What was it like to be a child of the British Raj in India, and to leave an often exciting and exotic Indian childhood in what must have seemed like a golden age, for the duration of a destructive war? And then to return to an India which had changed radically, often tragically, and for the good? What was it really like to be part of expatriate life behind the scenes of Paul Scott's 'Jewel in the Crown'? In 'Last Children of the Raj', Laurence Fleming, like Mark Tully, one of the 'last children', brings together a vivid and delicately-etched collection of individual memories of children born between 1914 and 1940 who spent their childhood and adolescence in British India and the Princely States. Here is a unique entry-point into British and Indian cultural and social history during the last and momentous period of the British Raj - the period of world war, Partition, accompanied by such violent and tragic blood-letting, and the birth of independent India and Pakistan.
Here are details of family traditions with deep roots in the Indian sub-continent, of going to school in India and back in Britain, of deep friendships and relationships with British and Indian children and with those who served the Raj. There are accounts of huge journeys and adventures available only in Indian childhoods. Here there is so much to be gleaned about fathers' careers, including the 'Heavenborn' - the Indian Civil Service - or members of the professional and technical services who mapped and developed India, or about fathers in the Indian Army and British army in India, or in commerce and industry. There is an awareness, perhaps beneath the surface, of questions of colour and race.

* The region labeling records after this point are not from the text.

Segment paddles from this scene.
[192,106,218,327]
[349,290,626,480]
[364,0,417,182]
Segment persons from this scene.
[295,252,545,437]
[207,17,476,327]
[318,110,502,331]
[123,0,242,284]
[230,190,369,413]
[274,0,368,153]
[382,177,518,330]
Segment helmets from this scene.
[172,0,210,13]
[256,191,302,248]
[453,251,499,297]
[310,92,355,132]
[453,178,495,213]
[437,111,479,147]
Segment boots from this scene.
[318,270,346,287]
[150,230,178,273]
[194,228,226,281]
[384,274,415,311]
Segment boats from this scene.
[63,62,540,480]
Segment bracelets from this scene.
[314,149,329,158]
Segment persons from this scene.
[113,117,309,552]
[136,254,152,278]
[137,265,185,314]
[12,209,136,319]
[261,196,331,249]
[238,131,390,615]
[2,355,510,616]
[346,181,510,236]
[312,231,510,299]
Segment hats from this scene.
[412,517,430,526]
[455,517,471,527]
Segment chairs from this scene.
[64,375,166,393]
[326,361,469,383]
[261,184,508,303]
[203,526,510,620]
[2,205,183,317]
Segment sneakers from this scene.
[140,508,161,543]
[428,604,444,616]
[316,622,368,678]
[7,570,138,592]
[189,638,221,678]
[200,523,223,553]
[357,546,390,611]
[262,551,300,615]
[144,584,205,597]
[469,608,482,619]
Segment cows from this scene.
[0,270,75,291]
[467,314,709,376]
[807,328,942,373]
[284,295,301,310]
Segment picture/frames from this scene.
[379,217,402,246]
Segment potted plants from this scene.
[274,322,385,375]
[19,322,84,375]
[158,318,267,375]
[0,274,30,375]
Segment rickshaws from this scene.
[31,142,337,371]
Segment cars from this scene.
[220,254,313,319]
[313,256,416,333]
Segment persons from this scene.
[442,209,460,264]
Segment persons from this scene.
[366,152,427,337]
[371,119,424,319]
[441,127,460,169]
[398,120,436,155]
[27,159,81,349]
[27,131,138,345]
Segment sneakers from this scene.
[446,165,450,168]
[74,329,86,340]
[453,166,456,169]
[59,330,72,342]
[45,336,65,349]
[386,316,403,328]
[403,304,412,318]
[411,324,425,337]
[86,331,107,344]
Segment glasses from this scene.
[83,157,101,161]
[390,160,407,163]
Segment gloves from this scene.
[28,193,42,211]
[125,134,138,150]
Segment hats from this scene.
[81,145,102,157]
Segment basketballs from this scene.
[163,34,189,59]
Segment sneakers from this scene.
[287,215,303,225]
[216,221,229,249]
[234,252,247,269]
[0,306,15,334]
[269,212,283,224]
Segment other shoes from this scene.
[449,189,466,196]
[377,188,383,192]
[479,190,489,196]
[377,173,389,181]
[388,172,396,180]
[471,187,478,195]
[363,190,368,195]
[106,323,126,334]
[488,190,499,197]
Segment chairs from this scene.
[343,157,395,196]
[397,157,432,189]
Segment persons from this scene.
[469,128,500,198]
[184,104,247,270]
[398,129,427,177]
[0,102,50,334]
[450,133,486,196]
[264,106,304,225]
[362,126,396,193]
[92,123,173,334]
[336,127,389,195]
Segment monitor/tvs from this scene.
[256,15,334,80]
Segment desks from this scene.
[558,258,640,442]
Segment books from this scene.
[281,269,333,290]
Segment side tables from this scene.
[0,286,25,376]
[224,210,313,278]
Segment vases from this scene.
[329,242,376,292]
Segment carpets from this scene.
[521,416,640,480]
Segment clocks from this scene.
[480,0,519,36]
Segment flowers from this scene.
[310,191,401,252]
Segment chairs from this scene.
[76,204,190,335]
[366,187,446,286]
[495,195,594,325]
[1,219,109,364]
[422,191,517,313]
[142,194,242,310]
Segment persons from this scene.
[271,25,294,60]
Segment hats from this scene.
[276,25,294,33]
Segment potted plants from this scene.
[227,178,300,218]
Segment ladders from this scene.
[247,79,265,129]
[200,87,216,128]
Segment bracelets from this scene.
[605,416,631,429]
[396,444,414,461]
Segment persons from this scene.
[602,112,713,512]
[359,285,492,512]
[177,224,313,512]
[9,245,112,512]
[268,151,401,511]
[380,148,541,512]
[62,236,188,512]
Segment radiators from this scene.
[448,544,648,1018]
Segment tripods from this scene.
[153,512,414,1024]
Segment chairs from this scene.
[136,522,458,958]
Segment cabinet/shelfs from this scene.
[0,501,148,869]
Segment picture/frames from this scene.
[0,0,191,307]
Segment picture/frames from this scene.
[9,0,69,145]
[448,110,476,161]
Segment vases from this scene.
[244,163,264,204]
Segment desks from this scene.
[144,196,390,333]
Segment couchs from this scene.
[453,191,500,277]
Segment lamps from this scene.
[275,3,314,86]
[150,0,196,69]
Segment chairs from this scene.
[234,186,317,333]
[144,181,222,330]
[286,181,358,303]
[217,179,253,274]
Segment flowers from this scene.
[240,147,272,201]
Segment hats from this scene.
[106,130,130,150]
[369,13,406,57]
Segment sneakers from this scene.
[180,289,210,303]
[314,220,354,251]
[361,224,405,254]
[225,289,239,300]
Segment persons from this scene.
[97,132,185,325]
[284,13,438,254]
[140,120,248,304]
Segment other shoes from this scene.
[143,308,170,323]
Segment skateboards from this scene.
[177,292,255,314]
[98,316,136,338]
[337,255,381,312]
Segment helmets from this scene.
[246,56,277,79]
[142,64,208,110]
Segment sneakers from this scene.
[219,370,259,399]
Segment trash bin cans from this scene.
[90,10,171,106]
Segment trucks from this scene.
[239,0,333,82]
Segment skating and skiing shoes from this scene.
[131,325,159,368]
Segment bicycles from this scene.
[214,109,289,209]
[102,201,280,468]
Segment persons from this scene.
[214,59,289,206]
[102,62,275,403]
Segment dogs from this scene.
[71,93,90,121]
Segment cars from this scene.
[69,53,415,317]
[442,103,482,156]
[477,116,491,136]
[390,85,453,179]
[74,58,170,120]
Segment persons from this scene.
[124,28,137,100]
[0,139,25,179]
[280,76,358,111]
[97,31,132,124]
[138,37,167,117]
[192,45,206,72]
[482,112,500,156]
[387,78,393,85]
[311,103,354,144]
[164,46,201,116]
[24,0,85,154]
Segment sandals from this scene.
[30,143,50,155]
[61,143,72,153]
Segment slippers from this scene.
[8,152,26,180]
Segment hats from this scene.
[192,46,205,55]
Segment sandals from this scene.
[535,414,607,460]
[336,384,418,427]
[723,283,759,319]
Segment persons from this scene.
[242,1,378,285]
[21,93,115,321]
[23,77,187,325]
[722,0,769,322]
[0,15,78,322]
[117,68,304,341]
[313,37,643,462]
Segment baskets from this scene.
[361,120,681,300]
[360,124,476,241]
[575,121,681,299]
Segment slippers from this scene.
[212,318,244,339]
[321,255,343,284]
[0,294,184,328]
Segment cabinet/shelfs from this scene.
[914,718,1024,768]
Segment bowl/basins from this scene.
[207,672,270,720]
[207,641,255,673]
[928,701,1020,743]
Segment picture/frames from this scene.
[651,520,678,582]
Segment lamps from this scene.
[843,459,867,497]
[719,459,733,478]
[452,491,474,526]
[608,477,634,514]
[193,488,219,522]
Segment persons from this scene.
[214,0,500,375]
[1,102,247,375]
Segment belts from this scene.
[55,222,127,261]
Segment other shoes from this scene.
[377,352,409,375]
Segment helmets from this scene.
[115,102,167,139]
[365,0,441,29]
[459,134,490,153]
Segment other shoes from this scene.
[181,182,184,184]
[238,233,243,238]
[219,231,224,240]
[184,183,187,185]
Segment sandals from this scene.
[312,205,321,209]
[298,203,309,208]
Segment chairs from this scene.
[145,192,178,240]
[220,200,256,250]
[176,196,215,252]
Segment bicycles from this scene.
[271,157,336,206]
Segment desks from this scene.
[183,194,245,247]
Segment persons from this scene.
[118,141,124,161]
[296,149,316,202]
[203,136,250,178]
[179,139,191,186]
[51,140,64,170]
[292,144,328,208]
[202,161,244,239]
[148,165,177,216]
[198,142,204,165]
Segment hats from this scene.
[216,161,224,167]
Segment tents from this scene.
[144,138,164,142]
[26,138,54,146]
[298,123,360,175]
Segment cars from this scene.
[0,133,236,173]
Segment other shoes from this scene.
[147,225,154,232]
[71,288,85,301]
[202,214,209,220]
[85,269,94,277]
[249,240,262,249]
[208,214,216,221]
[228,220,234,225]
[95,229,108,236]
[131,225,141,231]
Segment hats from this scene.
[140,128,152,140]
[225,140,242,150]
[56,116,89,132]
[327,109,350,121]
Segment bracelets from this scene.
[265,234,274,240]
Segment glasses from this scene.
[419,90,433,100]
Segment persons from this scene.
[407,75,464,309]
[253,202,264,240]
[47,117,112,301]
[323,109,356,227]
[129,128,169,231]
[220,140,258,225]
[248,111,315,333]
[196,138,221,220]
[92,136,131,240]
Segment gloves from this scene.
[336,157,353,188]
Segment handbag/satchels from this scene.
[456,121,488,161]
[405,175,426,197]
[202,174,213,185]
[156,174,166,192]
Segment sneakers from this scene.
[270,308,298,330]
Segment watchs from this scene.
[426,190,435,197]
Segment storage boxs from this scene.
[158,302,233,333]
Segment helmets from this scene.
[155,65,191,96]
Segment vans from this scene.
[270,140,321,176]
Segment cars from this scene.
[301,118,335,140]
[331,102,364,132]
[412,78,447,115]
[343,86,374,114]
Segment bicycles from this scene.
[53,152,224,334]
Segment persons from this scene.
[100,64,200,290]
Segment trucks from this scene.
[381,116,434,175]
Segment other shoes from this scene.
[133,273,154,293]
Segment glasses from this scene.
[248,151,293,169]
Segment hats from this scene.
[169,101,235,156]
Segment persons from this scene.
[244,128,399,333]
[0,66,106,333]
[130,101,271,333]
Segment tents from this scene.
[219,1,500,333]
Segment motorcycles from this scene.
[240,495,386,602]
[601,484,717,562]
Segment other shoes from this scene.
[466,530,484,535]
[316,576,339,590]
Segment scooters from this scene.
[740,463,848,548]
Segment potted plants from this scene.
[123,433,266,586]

Laurence Fleming is himself one of the 'last children of the Raj' with deep Indian family connections and he has edited, and contributed to, this unique, sensitive and evocative collection. He an author, artist and landscape designer. Mark Tully writes movingly in his introduction that although 'our parents lived as a separate race they were Anglo-Indians, in that they were touched by India'. And returning to India, immediately after the Second World War or later, was to 'come home'.